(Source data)
---
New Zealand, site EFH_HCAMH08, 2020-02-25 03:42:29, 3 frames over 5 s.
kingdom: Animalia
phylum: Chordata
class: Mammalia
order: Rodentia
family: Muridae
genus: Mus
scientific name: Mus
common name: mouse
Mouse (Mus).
---
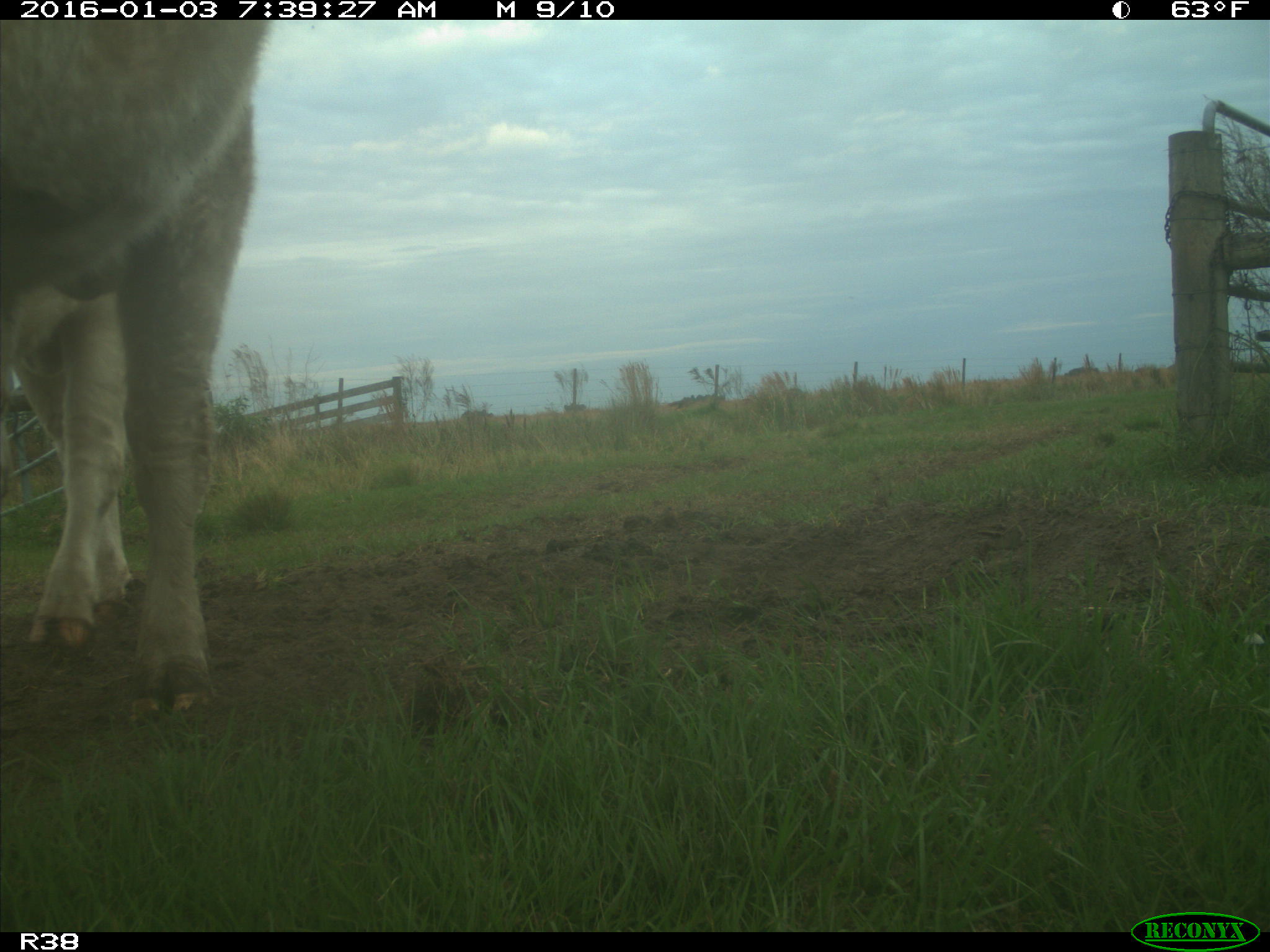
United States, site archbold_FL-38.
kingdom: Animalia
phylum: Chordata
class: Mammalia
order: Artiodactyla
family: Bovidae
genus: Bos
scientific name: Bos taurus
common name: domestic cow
---
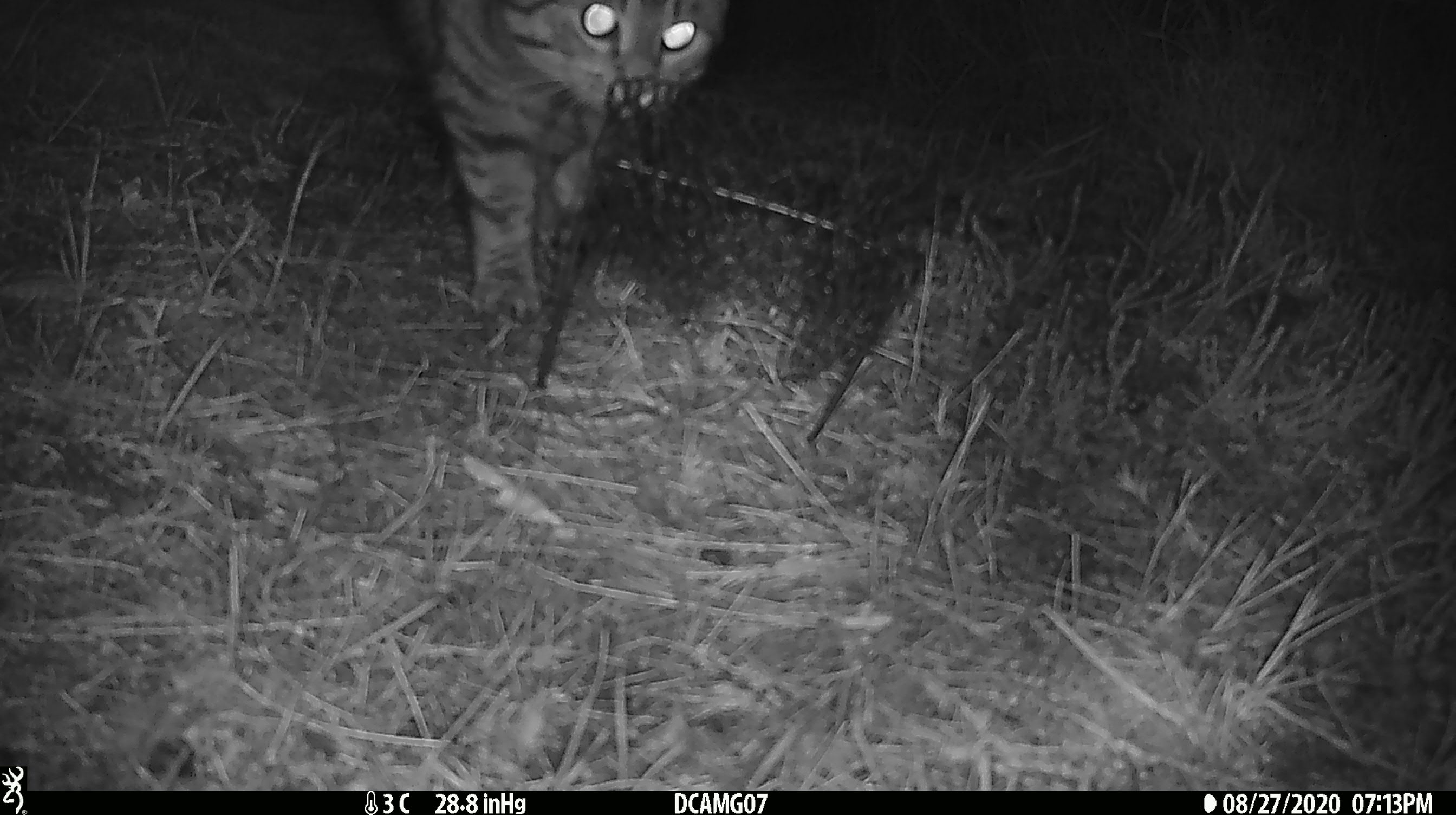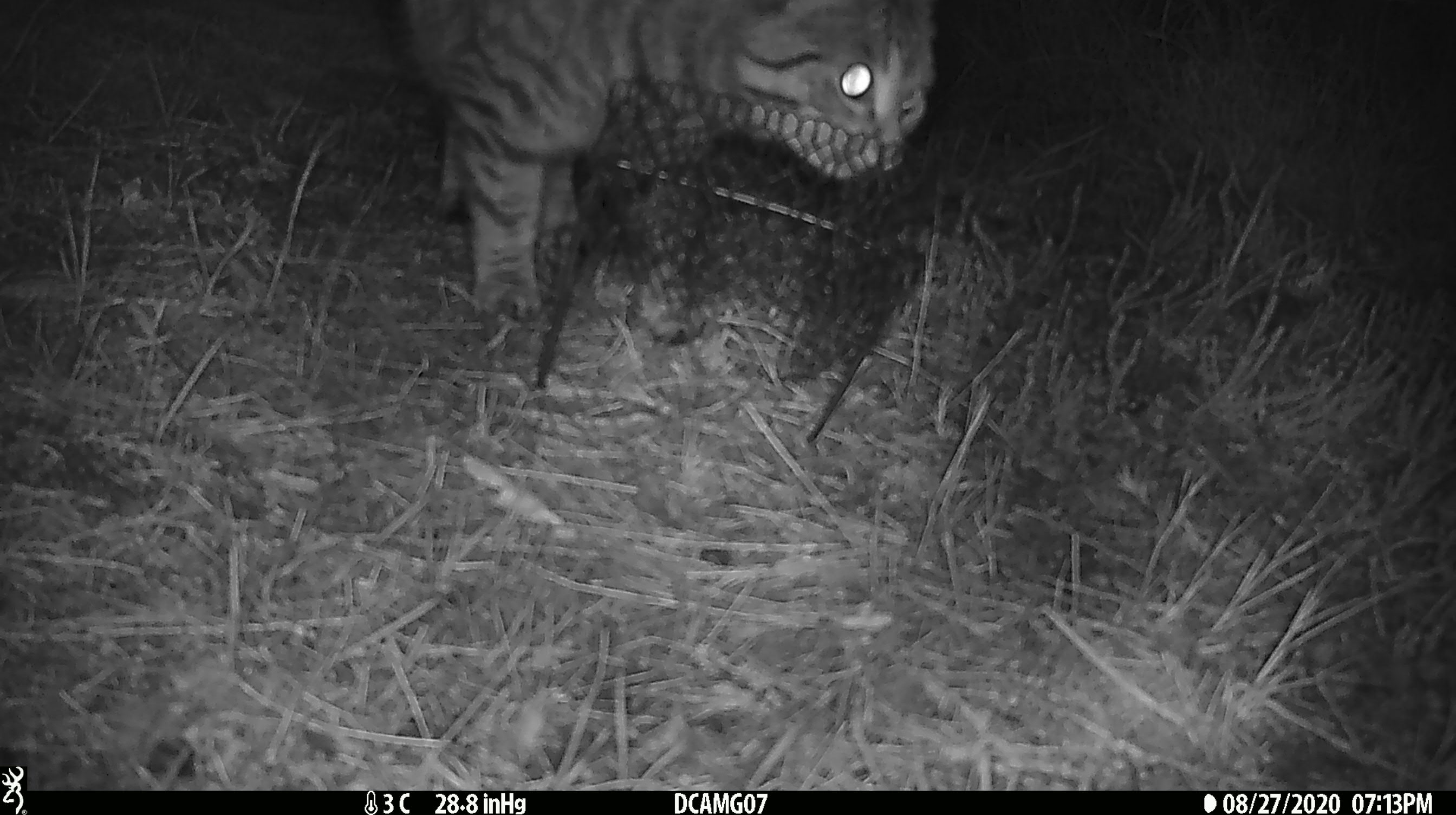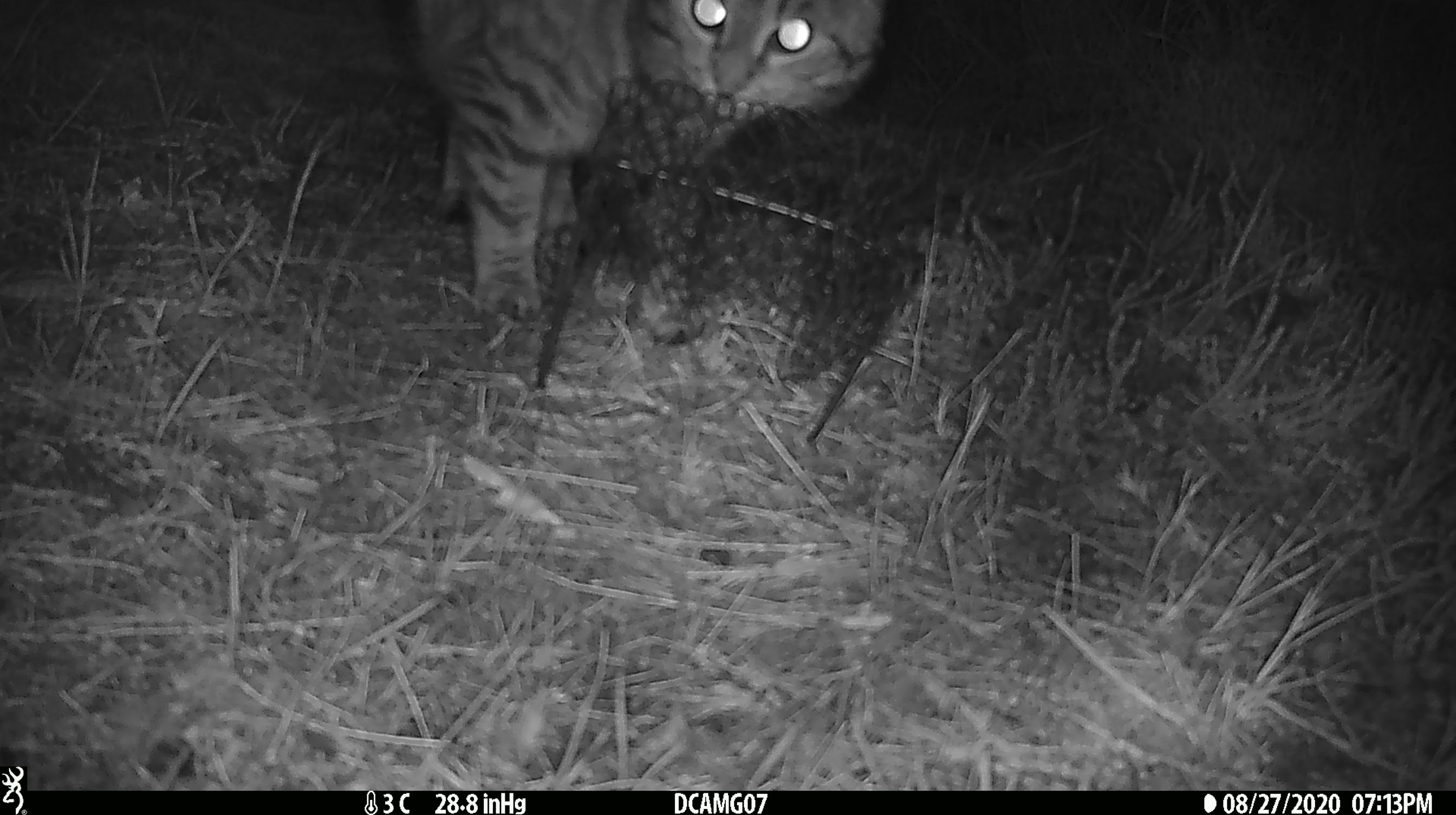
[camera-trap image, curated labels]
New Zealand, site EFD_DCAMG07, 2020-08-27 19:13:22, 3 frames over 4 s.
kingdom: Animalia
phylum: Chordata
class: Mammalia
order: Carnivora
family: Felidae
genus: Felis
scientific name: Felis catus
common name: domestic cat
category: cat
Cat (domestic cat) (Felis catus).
---
### What is being asked
Work out how many lines of the data include the word "Zealand". Then write only that number.

### Written answer
2